Летом город становился похожим на большую раскиданную деревню, да, по сути, он и был деревней, мало отличаясь от нее по укладу и обиходу. Все те же заботы, те же труды-тяготы и те же обряды и песни.
Привычные летние празднества не мешали работе, а словно бы даже подгоняли ее, как путника знакомые вехи-приметы.
И первой памятной приметой был день Вознесенья Господня, когда протопоп Спасо-Преображенского собора всем ведомый Савва Ефимьев собирал паству и устраивал чинный крестный ход из кремля к Печерскому монастырю. А потом на поле за Казанской заставой отмолившиеся грешники впадали снова в грех, славя без всякого удержу на развеселом гулянье языческую ладу и пуская по рукам языческий же «колосок». Издревле так повелось — не совладать церкви, мирилась. Желанной передышкой были Троицыны дни, зеленые святки. Чуть ли не весь город сходился в ближнюю рощу, что в трех верстах у села Высокова, глазели, как девки развивают березку и водят хороводы, как бегают к Волге и пускают по течению венки. Так бы и забавились, да подоспевала полотьба, а там и сенокос. Перед большим покосом была еще усладная Купальская ночь.

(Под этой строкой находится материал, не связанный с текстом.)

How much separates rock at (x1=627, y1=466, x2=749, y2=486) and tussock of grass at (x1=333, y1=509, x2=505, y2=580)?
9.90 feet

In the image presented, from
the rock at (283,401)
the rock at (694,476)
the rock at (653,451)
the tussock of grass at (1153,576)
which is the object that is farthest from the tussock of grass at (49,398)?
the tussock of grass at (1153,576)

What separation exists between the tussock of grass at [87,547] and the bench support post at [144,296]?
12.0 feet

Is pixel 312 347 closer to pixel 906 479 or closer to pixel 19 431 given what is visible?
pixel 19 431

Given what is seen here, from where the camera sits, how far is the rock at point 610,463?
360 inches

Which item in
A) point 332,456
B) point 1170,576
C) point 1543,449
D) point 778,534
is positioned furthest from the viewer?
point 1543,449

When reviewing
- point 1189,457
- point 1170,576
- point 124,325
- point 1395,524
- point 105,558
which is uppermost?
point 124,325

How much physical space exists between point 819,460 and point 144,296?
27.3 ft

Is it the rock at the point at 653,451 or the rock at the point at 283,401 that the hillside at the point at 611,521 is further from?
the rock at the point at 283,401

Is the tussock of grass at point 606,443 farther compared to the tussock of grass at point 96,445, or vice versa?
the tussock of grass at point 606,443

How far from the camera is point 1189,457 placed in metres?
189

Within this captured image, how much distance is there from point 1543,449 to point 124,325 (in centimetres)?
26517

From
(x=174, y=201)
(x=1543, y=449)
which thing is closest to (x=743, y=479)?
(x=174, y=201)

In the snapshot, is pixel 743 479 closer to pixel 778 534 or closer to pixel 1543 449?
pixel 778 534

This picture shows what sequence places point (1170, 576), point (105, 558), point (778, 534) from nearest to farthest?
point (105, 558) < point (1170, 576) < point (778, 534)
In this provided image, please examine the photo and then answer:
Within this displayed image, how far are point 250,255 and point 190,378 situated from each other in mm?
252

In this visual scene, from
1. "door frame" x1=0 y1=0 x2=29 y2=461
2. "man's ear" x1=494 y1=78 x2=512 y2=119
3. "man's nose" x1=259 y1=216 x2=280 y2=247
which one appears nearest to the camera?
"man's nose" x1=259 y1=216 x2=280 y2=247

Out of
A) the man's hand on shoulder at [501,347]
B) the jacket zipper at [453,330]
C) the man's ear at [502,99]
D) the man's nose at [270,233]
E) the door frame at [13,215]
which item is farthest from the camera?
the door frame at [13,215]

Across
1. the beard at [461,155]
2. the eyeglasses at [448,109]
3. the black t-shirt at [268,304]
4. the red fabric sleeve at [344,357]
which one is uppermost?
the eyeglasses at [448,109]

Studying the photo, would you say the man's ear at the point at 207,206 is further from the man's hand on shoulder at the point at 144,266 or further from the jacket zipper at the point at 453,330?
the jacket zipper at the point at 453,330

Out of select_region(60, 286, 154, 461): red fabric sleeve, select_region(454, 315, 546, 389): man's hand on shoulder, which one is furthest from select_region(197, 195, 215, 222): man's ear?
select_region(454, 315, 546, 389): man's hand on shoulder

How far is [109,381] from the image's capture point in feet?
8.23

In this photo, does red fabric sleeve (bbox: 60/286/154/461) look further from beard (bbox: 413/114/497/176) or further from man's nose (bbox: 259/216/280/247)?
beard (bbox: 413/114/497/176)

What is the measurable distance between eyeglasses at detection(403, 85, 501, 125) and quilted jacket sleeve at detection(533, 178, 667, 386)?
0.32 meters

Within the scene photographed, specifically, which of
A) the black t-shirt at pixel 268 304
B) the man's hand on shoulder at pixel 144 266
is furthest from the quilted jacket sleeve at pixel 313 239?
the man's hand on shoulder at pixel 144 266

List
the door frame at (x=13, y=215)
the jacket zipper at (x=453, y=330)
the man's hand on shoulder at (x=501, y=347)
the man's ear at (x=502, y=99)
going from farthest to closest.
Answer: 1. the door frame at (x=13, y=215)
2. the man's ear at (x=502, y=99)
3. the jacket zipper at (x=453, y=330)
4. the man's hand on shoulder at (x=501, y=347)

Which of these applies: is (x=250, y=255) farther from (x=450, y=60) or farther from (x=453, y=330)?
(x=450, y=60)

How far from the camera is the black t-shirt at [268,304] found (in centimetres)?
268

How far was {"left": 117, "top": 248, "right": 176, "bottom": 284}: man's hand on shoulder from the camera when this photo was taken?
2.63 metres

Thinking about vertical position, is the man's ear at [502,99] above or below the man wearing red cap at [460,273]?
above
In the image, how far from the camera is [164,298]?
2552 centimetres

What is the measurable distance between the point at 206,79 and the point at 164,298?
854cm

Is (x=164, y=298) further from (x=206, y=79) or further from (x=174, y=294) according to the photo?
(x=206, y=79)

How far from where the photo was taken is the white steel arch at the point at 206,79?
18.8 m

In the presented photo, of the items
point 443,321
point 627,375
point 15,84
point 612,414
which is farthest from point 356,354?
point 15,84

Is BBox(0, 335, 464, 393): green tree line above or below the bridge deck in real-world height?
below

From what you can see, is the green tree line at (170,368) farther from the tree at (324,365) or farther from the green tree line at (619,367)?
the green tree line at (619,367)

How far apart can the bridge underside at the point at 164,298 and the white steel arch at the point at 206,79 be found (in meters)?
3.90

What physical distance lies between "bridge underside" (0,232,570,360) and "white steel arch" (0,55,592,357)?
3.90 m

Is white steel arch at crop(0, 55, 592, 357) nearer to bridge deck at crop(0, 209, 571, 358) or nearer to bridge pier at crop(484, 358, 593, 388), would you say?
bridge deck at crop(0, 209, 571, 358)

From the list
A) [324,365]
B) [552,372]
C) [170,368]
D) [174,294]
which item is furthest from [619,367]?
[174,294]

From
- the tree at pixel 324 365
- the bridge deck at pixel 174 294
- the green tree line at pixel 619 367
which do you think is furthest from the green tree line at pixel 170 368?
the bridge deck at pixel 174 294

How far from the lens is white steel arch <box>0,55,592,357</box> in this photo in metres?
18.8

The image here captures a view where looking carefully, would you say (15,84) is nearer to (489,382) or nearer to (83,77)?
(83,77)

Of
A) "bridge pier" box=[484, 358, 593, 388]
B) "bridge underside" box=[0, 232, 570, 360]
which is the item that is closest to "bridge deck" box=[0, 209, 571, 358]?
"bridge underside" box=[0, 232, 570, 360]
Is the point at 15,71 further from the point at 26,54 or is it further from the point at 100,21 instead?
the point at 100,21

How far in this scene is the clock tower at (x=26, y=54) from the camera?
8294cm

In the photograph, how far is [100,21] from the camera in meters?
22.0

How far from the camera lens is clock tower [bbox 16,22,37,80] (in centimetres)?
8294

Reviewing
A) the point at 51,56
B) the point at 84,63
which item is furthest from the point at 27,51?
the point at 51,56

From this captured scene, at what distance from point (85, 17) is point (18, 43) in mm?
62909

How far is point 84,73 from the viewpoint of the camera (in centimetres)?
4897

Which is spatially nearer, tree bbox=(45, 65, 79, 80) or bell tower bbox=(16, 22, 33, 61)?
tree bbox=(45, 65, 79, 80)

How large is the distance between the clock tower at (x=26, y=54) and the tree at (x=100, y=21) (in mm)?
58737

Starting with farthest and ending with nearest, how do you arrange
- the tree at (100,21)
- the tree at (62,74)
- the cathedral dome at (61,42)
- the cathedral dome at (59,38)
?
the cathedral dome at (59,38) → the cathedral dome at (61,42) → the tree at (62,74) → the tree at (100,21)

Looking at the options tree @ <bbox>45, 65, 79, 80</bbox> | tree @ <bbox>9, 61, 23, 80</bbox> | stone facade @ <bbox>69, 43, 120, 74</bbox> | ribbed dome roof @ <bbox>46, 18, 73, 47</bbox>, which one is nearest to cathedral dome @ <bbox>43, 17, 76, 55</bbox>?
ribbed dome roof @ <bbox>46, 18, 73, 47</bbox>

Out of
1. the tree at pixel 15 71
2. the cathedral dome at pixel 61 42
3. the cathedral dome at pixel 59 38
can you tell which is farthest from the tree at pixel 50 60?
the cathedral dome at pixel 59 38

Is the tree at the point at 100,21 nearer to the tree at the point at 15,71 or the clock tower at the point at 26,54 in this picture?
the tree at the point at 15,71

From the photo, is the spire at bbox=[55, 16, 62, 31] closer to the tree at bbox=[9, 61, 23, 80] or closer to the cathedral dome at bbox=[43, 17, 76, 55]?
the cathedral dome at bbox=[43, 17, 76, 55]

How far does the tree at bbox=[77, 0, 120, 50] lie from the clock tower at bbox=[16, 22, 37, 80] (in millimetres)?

В прежние годы ни один праздник не заканчивался ладом: кого-то осмеют вселюдно, кому-то вспомнятся старые обиды, кто-то с перепою одуреет, а кто-то встретит соперника, и заварятся потасовки, развернутся кулачные бой: «Эй, сторонись, пужливые, зашибем!». Бывало, что и головы проламывали. Не без этого. Однако обходилось: после праздника побитых отхаживали, заклятые враги разгуливали в обнимку. Теперь драки случались чаще. И не было в них молодечества — одна свирепость, когда и первая кровь никого не останавливала. Уж не только молодь — степенные мужики схватывались. Хватало забот губному старосте с его приставами. Даже если и ничего не приключалось, все равно любая потеха смахивала на мрачное беснование. Чему радоваться-то? Мнилось нижегородским мудрованам, что далеко от них беда-поруха, ан она уже ступила на порог. Вездесущая, пронырливая, злобная.
Не где-нито, а по ближней округе шастало ныне лихо, оставляя за собою пустеющие деревни и пашни. Никто не дерзал пускаться в дальний извоз, и в Нижнем ниоткуда не ждали обильного прибытка. Вроде, не в осаде, не взаперти жили, а все одно не расправить плеч — теснило. С пришлым людом доносило в город немало пагубных вестей, что усиливали нестроение и сумятицу. Смущенный разнотолками о боярских переметах, лукавых увещаниях польского короля, казацком душевредстве в подмосковных станах, и о новых, нивесть отколь бравшихся царевичах, посадский мир терялся в догадках, что же воистину вершится на русской земле и на кого же ему опираться. В конце концов большинство сошлось на том, чтобы всем быти по-прежнему, никаких смутьянов в город не пущать, даже если они и приказные чины, свою воеводскую власть не переменять, дурна друг другу не чинить и ратовать за избрание царя всей землею. А уж что до прочего — то как оно выйдет. В чужие свары мешаться — пущую беду накликивать.